Spatial reasoning records
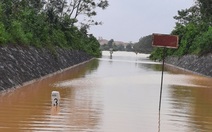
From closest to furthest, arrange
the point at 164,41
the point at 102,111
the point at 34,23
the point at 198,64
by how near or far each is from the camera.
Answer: the point at 102,111, the point at 164,41, the point at 34,23, the point at 198,64

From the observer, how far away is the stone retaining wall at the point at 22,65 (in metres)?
17.4

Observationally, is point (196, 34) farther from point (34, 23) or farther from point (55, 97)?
point (55, 97)

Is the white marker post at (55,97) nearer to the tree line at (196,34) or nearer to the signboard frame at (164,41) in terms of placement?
the signboard frame at (164,41)

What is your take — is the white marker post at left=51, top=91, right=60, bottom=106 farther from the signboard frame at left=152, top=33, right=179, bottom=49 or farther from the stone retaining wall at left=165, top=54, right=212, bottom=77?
the stone retaining wall at left=165, top=54, right=212, bottom=77

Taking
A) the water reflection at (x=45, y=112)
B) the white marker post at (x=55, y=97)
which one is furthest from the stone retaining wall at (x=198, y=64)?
the white marker post at (x=55, y=97)

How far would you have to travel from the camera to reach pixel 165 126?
443 inches

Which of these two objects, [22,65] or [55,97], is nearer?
[55,97]

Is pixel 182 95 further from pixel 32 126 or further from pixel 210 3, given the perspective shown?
pixel 210 3

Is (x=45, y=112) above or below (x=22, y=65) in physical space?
below

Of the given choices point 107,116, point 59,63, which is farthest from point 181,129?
point 59,63

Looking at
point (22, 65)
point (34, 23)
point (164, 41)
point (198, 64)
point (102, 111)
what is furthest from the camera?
point (198, 64)

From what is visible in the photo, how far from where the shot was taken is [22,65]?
2092 cm

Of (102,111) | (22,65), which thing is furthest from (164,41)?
(22,65)

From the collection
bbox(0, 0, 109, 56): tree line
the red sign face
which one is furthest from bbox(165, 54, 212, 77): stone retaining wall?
the red sign face
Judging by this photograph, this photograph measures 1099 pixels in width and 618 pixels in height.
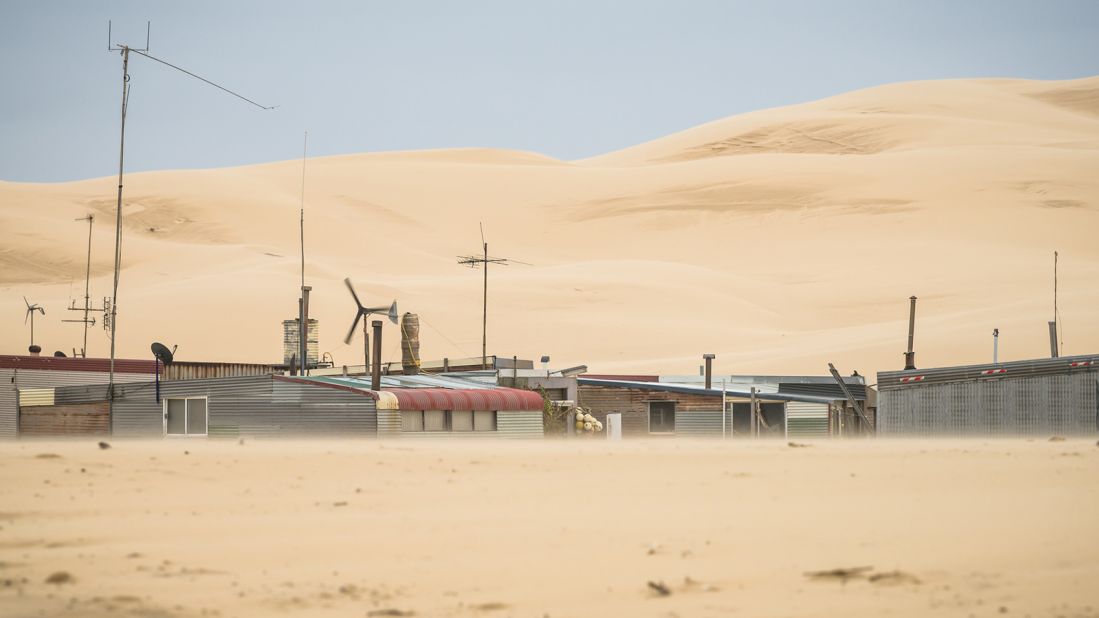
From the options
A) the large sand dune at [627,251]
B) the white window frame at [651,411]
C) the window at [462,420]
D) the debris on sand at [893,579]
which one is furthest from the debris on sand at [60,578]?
the large sand dune at [627,251]

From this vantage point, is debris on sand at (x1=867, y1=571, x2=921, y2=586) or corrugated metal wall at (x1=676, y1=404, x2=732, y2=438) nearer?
debris on sand at (x1=867, y1=571, x2=921, y2=586)

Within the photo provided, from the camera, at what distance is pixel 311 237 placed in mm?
106938

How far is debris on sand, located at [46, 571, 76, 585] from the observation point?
441 inches

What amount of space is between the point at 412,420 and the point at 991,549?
18.1 metres

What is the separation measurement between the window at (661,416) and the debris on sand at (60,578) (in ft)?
82.9

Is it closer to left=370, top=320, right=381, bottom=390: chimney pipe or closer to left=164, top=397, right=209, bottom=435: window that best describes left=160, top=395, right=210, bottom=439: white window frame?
left=164, top=397, right=209, bottom=435: window

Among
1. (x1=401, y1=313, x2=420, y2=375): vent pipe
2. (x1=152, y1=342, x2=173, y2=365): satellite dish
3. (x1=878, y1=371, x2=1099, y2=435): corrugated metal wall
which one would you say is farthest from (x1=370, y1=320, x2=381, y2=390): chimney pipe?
(x1=878, y1=371, x2=1099, y2=435): corrugated metal wall

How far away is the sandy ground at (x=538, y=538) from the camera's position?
1084 cm

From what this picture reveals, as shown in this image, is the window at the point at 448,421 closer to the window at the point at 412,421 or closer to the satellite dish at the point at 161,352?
the window at the point at 412,421

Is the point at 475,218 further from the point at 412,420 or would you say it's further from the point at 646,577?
the point at 646,577

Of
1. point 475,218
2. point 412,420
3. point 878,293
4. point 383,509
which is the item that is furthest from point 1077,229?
point 383,509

Exercise requirements: Pictures excluded, quote all the data above exactly.

Solved exercise:
From closest to furthest, arrange
the point at 164,41
the point at 102,111
the point at 34,23
the point at 198,64
by how near or far each is from the camera.
Answer: the point at 102,111, the point at 164,41, the point at 34,23, the point at 198,64

From the observer, how far away is the stone retaining wall at the point at 22,65 (in metres)?
17.4

Observationally, is point (196, 34) farther from point (34, 23) or farther from point (55, 97)?
point (55, 97)

Is the white marker post at (55,97) nearer to the tree line at (196,34) or nearer to the signboard frame at (164,41) in terms of placement?
the signboard frame at (164,41)

What is your take — is the white marker post at left=51, top=91, right=60, bottom=106 farther from the signboard frame at left=152, top=33, right=179, bottom=49 or farther from the stone retaining wall at left=165, top=54, right=212, bottom=77?
the stone retaining wall at left=165, top=54, right=212, bottom=77

Taking
A) the water reflection at (x=45, y=112)
B) the white marker post at (x=55, y=97)
which one is furthest from the stone retaining wall at (x=198, y=64)?
the white marker post at (x=55, y=97)

How far would you have to travel from the camera to reach pixel 165 126?
443 inches

Which of these two objects, [22,65] or [55,97], is nearer?
[55,97]

Is pixel 182 95 further from pixel 32 126 or further from pixel 210 3, given the perspective shown?
pixel 210 3

Is (x=45, y=112) above or below (x=22, y=65) in physical space?
below

Of the given choices point 107,116, point 59,63, which is farthest from point 181,129?
point 59,63

Looking at
point (22, 65)
point (34, 23)
point (164, 41)
point (198, 64)
point (102, 111)
what is furthest from the camera?
point (198, 64)

From what is visible in the photo, how far from where the shot was taken is [22,65]?
2092 cm

Of (102,111) | (22,65), which thing is furthest from (164,41)?
(22,65)

From the collection
bbox(0, 0, 109, 56): tree line
the red sign face
which one is furthest from bbox(165, 54, 212, 77): stone retaining wall?
the red sign face
Judging by this photograph, this photograph measures 1099 pixels in width and 618 pixels in height.
From the options
A) the large sand dune at [627,251]
B) the white window frame at [651,411]
C) the window at [462,420]
D) the debris on sand at [893,579]
which one is furthest from the debris on sand at [60,578]?
the large sand dune at [627,251]

From this vantage point, is debris on sand at (x1=867, y1=571, x2=921, y2=586) or corrugated metal wall at (x1=676, y1=404, x2=732, y2=438) nearer?
debris on sand at (x1=867, y1=571, x2=921, y2=586)

Within the photo provided, from the camera, at what distance is pixel 311 237 placed in mm?
106938

How far is debris on sand, located at [46, 571, 76, 585] from the observation point?
441 inches

What amount of space is between the point at 412,420 and the point at 991,549?
18.1 metres

What is the separation measurement between the window at (661,416) and the debris on sand at (60,578) (in ft)?
82.9

Is it closer to left=370, top=320, right=381, bottom=390: chimney pipe or closer to left=164, top=397, right=209, bottom=435: window that best describes left=160, top=395, right=210, bottom=439: white window frame?
left=164, top=397, right=209, bottom=435: window

Among
1. (x1=401, y1=313, x2=420, y2=375): vent pipe
2. (x1=152, y1=342, x2=173, y2=365): satellite dish
3. (x1=878, y1=371, x2=1099, y2=435): corrugated metal wall
which one would you say is farthest from (x1=370, y1=320, x2=381, y2=390): chimney pipe?
(x1=878, y1=371, x2=1099, y2=435): corrugated metal wall

How far away is the sandy ground at (x=538, y=538) from the camera's position?
1084 cm

From what this picture reveals, as shown in this image, is the window at the point at 448,421 closer to the window at the point at 412,421 or closer to the satellite dish at the point at 161,352?
the window at the point at 412,421

Is the point at 475,218 further from the point at 412,420 or would you say it's further from the point at 646,577?
the point at 646,577

Of
1. point 475,218
2. point 412,420
3. point 878,293
4. point 383,509
which is the item that is furthest from point 1077,229?
point 383,509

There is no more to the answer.